#### [ACTIVITY]
If a line in the entries below includes "site", pick it out and copy it.

(Collected data entries)
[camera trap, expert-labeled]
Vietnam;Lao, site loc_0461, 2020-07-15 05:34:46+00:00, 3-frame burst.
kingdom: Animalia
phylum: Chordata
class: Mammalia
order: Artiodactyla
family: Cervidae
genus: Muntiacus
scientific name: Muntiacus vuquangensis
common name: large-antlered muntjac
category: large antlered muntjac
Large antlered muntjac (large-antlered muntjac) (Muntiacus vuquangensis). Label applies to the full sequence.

==

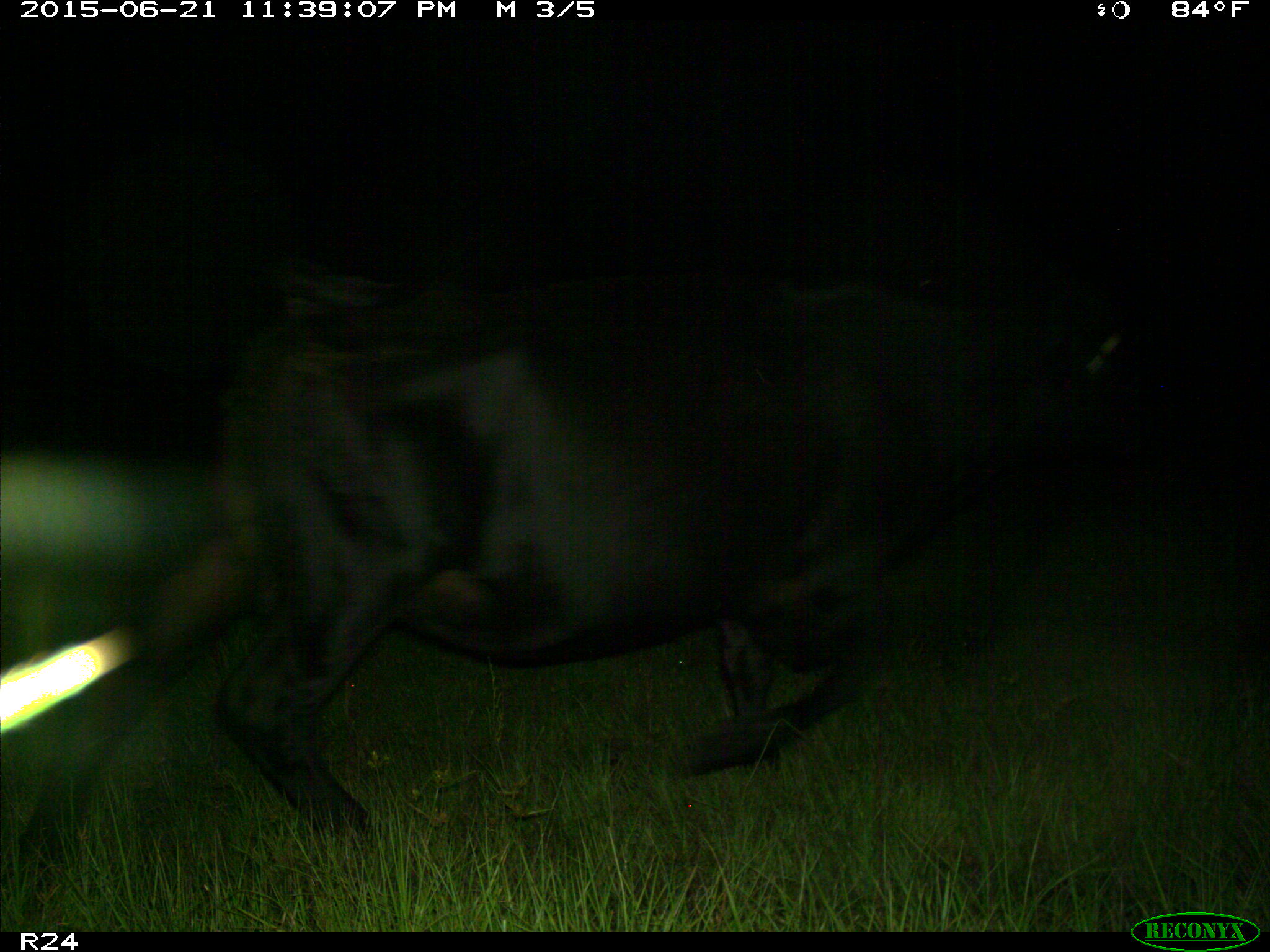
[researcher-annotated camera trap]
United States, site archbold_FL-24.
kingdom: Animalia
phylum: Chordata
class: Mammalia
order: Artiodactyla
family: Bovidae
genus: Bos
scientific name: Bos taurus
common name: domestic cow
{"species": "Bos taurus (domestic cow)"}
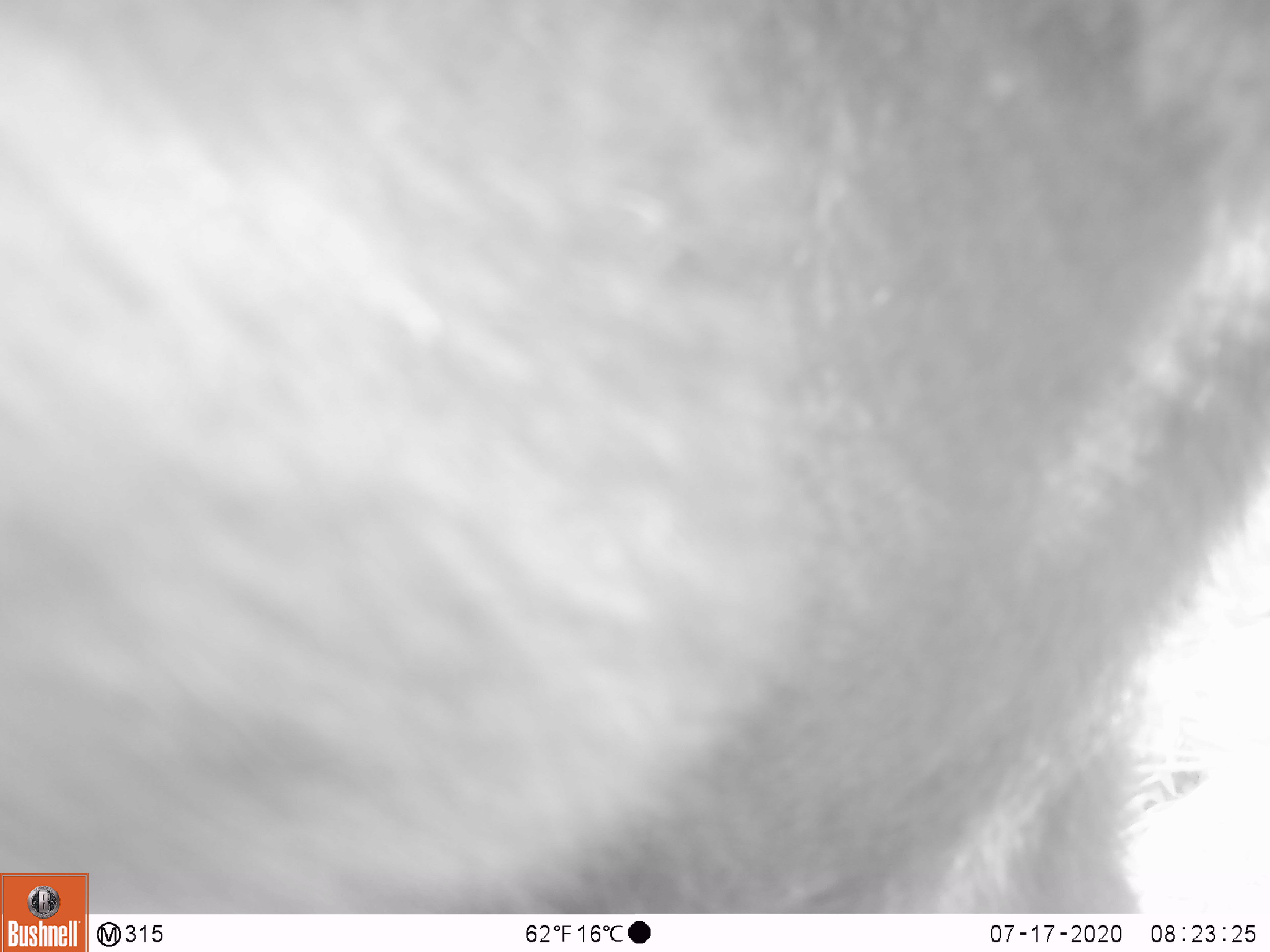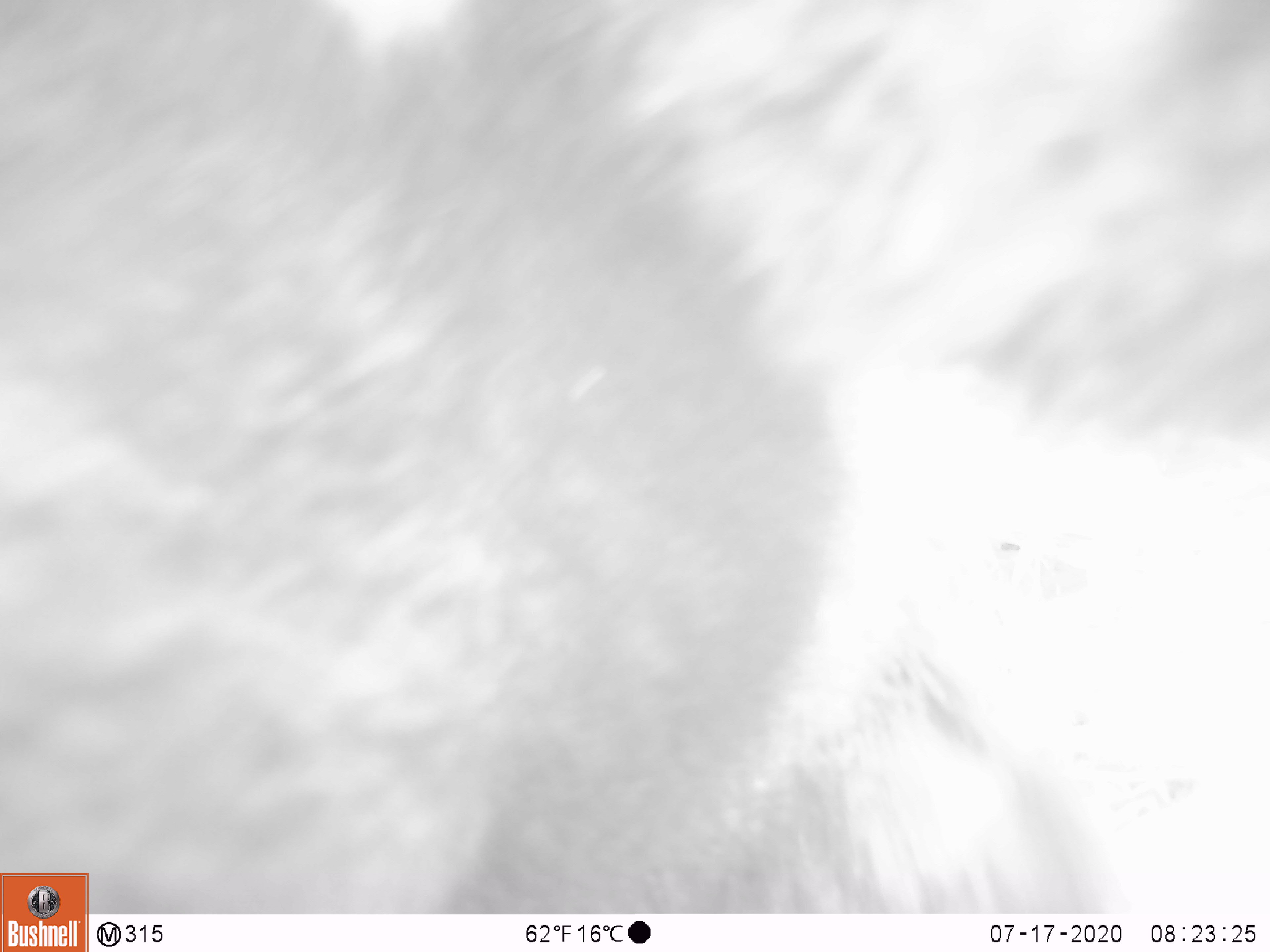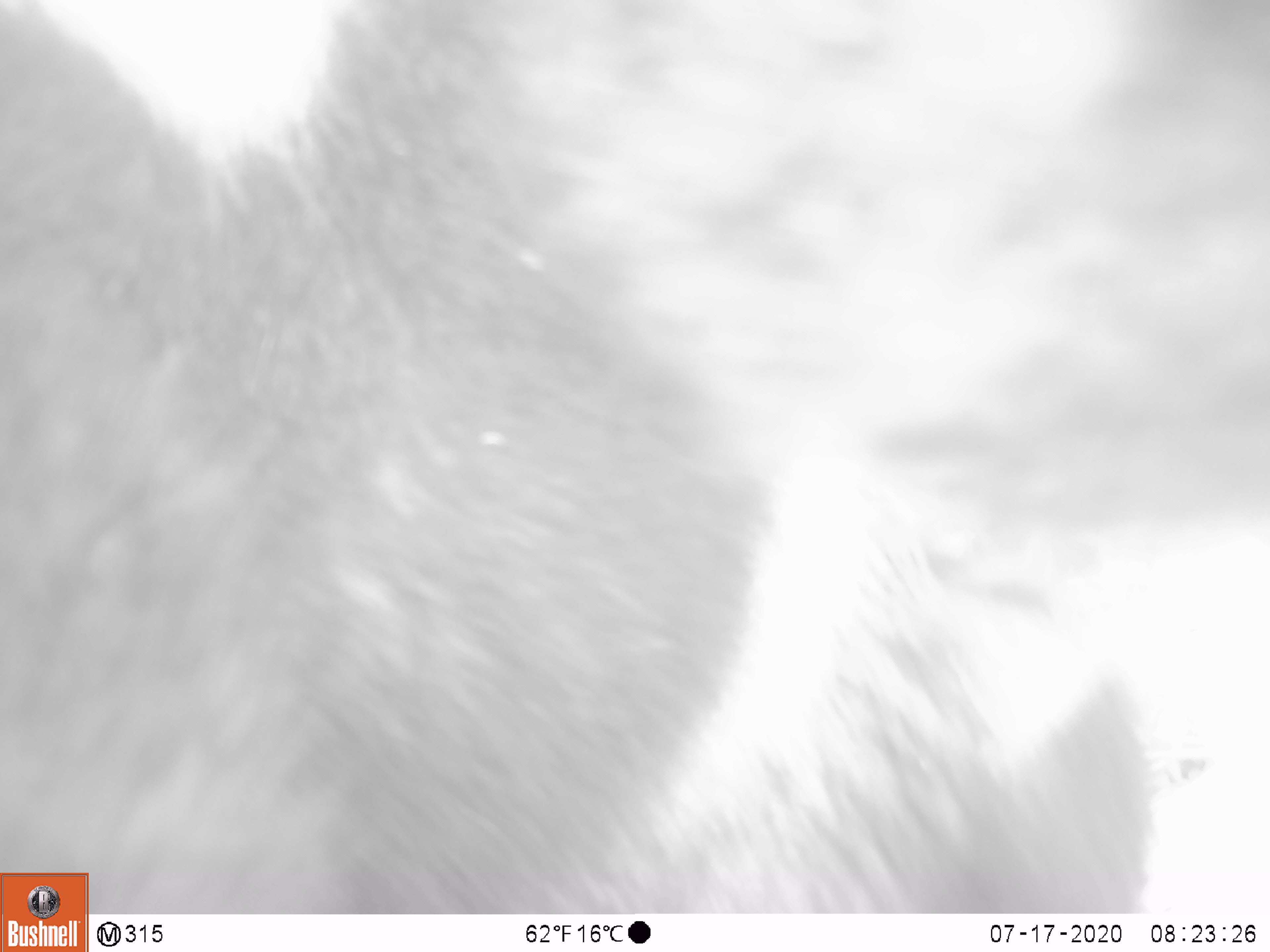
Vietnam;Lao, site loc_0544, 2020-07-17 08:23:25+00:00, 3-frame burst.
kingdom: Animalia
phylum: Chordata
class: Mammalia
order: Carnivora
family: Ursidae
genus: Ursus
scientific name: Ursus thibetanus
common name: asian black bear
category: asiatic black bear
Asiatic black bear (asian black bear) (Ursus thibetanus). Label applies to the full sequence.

---

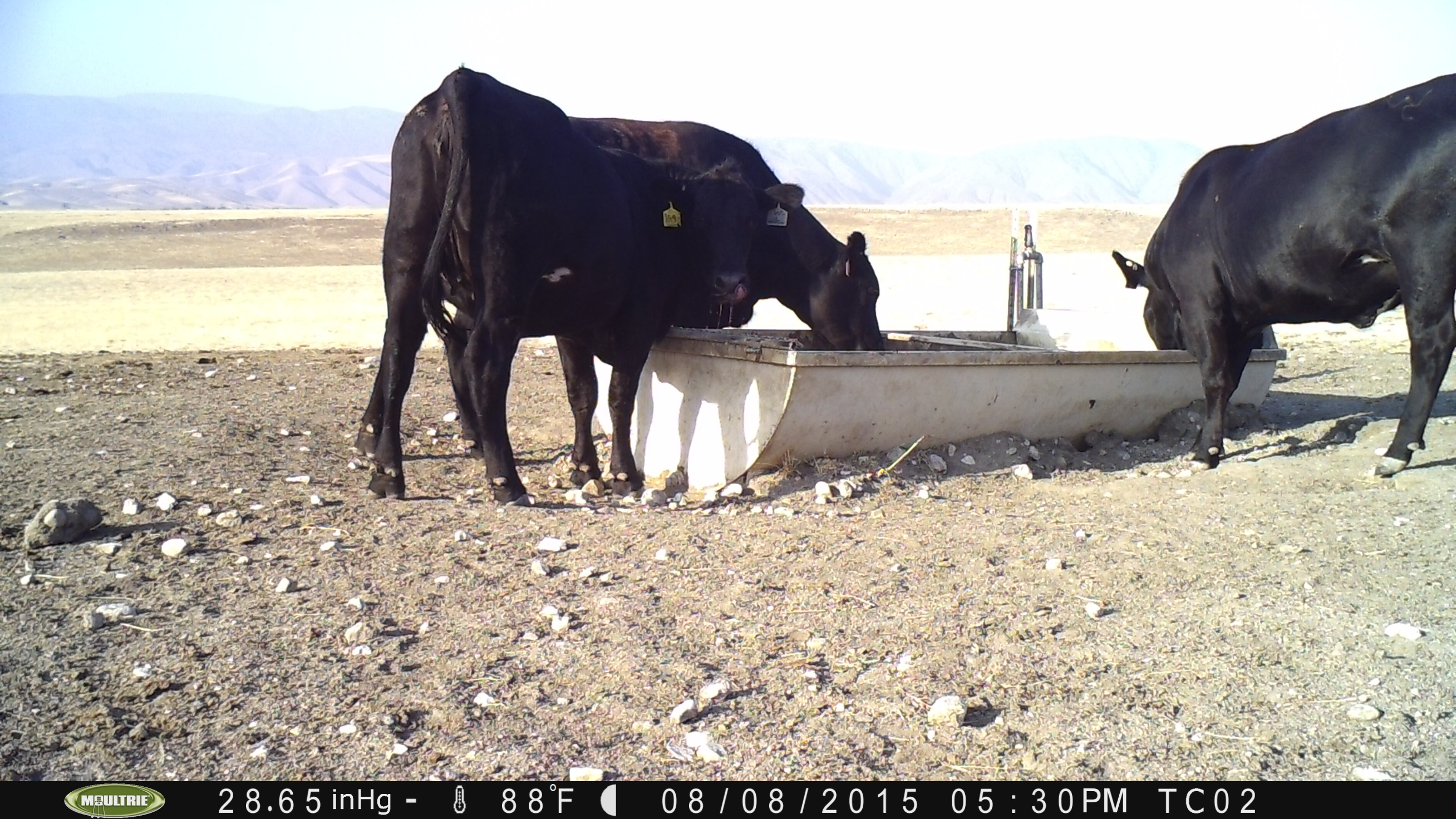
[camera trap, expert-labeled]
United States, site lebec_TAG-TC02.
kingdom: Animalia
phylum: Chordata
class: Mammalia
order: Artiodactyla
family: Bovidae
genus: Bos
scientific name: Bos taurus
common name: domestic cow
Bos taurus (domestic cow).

#### [RESPONSE BELOW]
Vietnam;Lao, site loc_0461, 2020-07-15 05:34:46+00:00, 3-frame burst.
United States, site archbold_FL-24.
Vietnam;Lao, site loc_0544, 2020-07-17 08:23:25+00:00, 3-frame burst.
United States, site lebec_TAG-TC02.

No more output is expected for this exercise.